Aviation grew 28.5% between 2010 and 2020, SUV use 17% and meat consumption 12%, the draft report shows. Energy demand for household cooling grew 40% from 2010 to 2018.
The report says “a shift to diets with a higher share of plant-based protein in regions with excess consumption of calories and animal-source food can lead to substantial reductions in GHG emissions” and “plant-based diets can reduce GHG emissions by up to 50% compared to the average emissions intensive Western diet”.
While individuals can reduce their own meat consumption, the report finds that government action like a tax on red meat or an advertising campaign can help significantly.
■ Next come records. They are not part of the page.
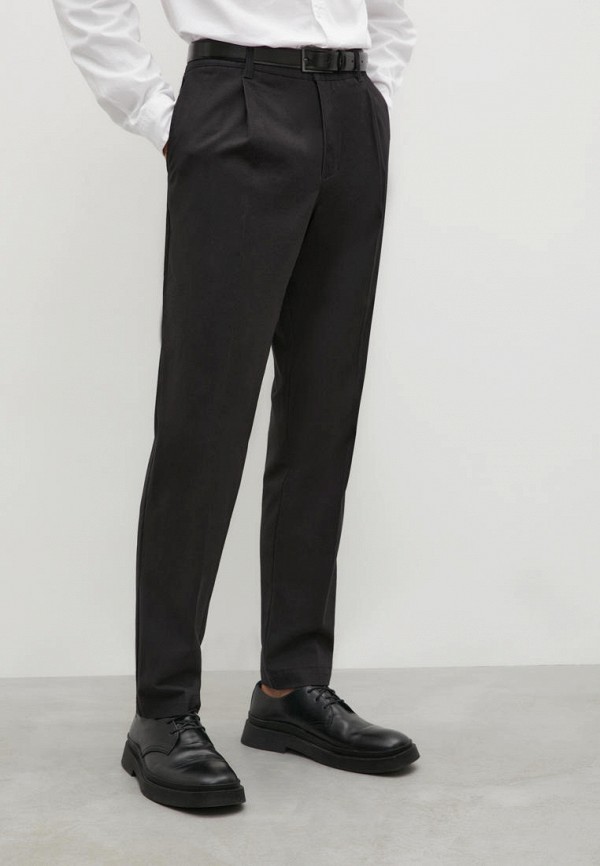 фото Брюки finn flare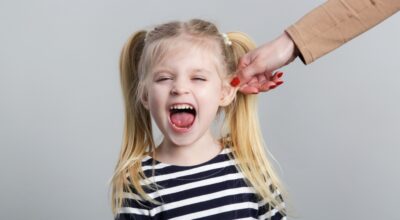 Educación sin azotes: Nuevos estudios respaldan la prohibición del castigo físico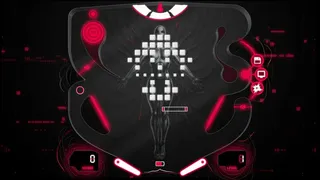 Скриншот 8 к игре Block_Blaster_Pinball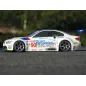 Hpi Racing BMW M3 GT2 BODY SPRINT 2 (PAINTED/WHITE/200MM) 106976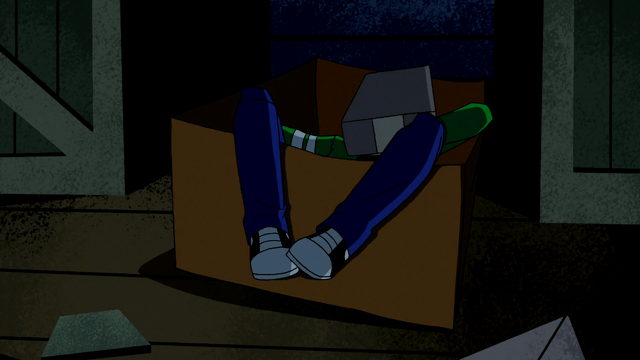 File:TO (482).png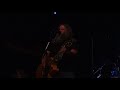 Jamey Johnson Lonely At The Top - I Wonder Do You Think Of M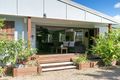 Property photo of 504 Charlton Esplanade Pialba QLD 4655
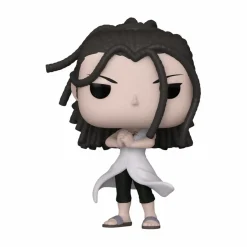 Standard Pop!><noscript><img width=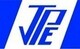 J P E Fluid & Power Technology CC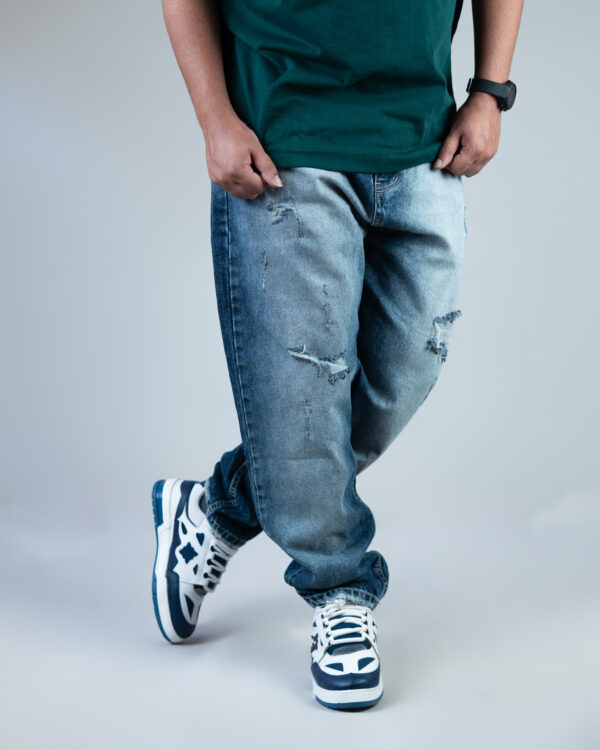 momfit K2 - Image 2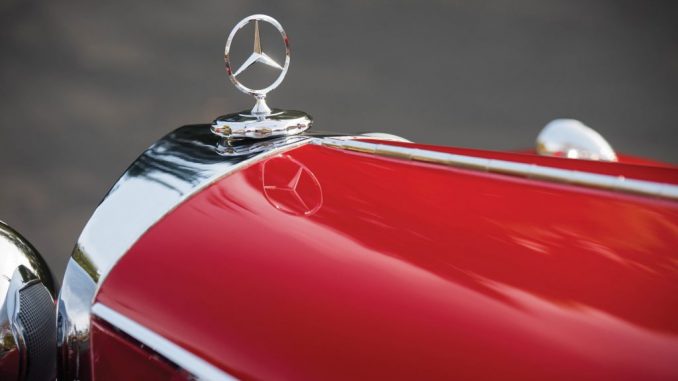 motor-classic Motor-Classic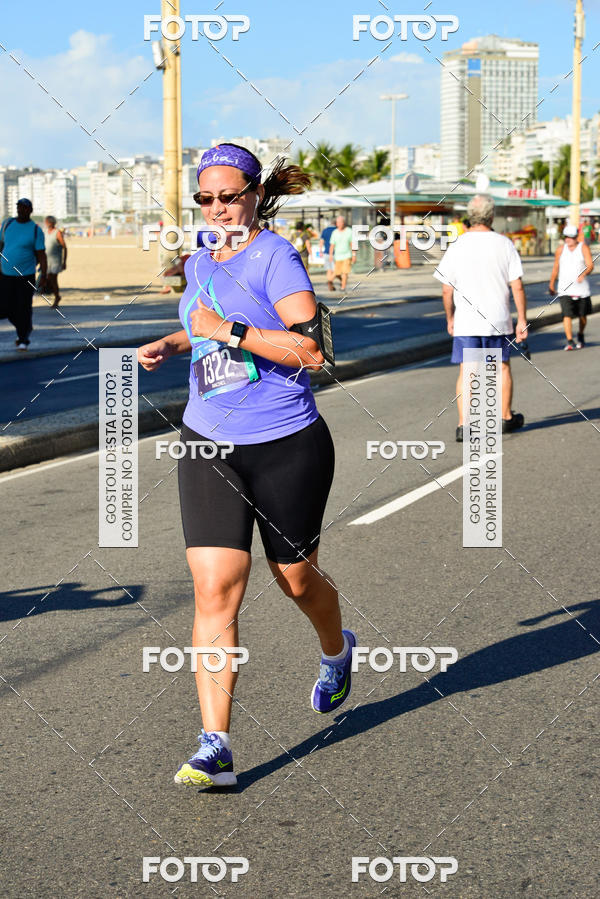 Buy your photos of the eventSrie Delta - Dubai on Fotop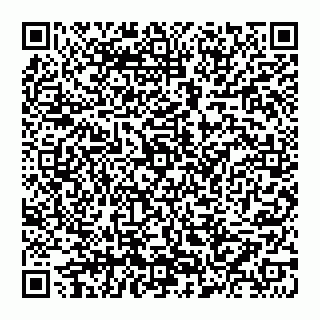 vCard 74952217191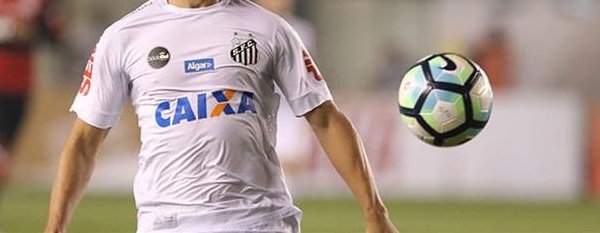 'Fenerbahçe transferde atağa kalktı! İşte yeni sol bek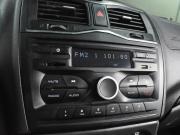 Lada (ВАЗ) Granta I Рестайлинг Воронеж  - изображение 28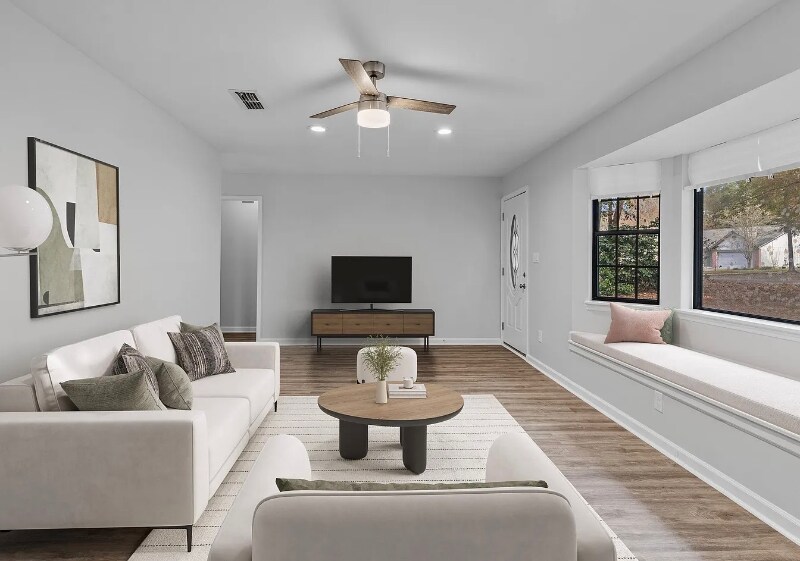 Building Photo - 1783 Folkstone Rd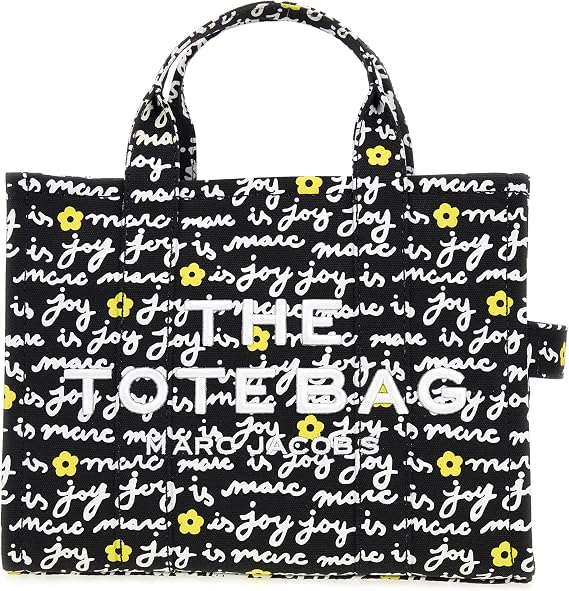 Marc Jacobs Women's The Medium Tote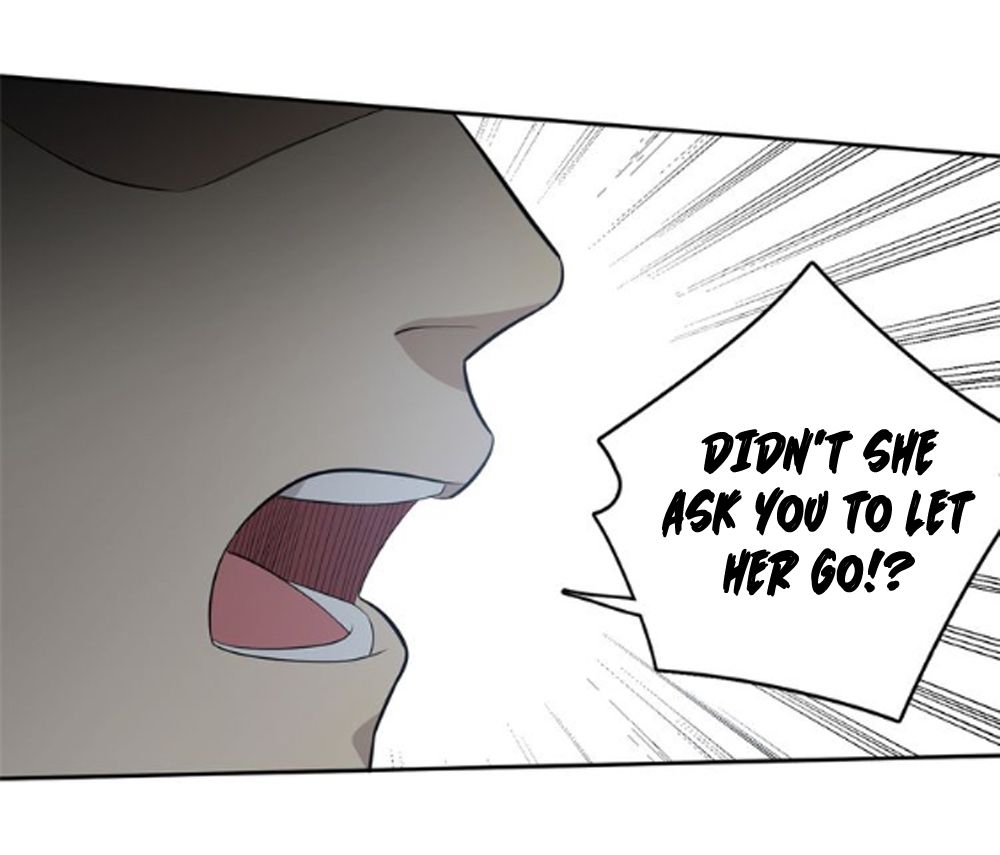 Global Martial Arts Chapter 17 - 10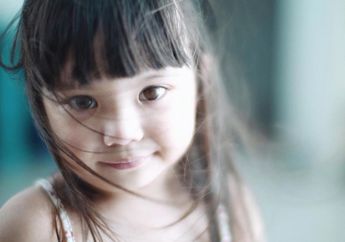 Intip Yuk Gemesnya Gempita Nora Marteen Saat Latihan Dance dengan Lagu Waka-Waka Shakira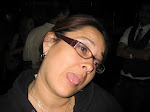 IMG_4930.JPG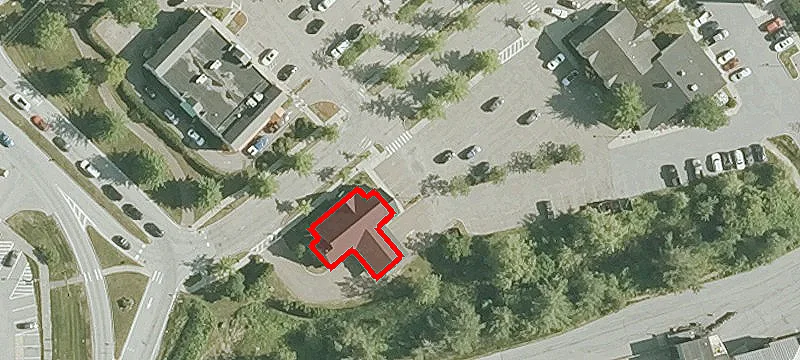 21 Carmichael St Ste, Unit 102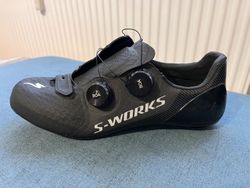 Specialized S-Works 7 Rd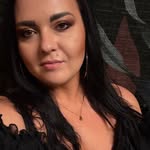Sylwia Troniarz-Czyżewska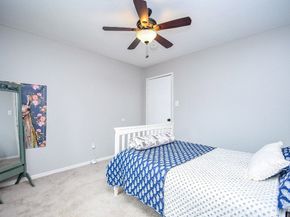 2107 Richmond Drive, Richmond TX 77406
But these policies can be unpopular. In April, US Republicans falsely claimed President Joe Biden was planning to reduce the nation’s red meat eating as part of his climate plan.
The IPCC report is under review by government officials and scientists, and subject to change before its planned publication in February 2022. The IPCC does not comment on the contents of leaked drafts.
In a statement, Scientist Rebellion said they had leaked the document “because [we] expect the final version will be watered down”.
The final text of the summary for policymakers will be negotiated line by line between government representatives. Some, notably Saudi Arabia, have a record of seeking to weaken the language – but lead scientists are there to defend the evidence.
This article was amended on September 1, 2021, to correct the month in which the report is scheduled to be released and to clarify that the report is a draft.